» **Extract**
----------
Credit: Glasgow University Shinty Club via Facebook

Shinty and Scottish Culture

By Natasha Coyle

Shinty played a key role in the development of sporting leisure activities in Scotland’s recent history.

Shinty is a sport entangled with Scottish history and culture. Shinty resembles field hockey in many ways, however, a key difference is that a player can use both sides of their stick, which is called a caman, to hit the ball. The ball can also be hit in the air. The historical origins of the sport that connect it to local communities in Scotland ensures that shinty lives in the minds of many Scots and is still a well-loved leisure activity for many.

Shinty became an organised sport as a result of greater industrialisation in Scotland and the increased mobility of the Scottish people. In Scotland, shinty was played by local communities and competitions were often against two different local communities. Somewhere along the line of shinty’s development as a sport, shinty was linked with training warriors and was seen as the ideal way to develop battle skills that would be needed in war. Since then, the shinty Premier Division league was formed in 1996 and involves ten teams. There are approximately 2,000 active shinty players in Scotland, and between 2,500 and 3,000 members of the Camanachd Association.
----------
» **Data**
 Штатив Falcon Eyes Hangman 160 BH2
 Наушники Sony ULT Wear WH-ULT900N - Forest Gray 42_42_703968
----------
» **Exercise details**
Reproduce word for word the passage of the shinty article above, beginning with the words "Shinty played a" and ending after the words "activity for many.".

» **Exercise solution**
Shinty played a key role in the development of sporting leisure activities in Scotland’s recent history.

Shinty is a sport entangled with Scottish history and culture. Shinty resembles field hockey in many ways, however, a key difference is that a player can use both sides of their stick, which is called a caman, to hit the ball. The ball can also be hit in the air. The historical origins of the sport that connect it to local communities in Scotland ensures that shinty lives in the minds of many Scots and is still a well-loved leisure activity for many.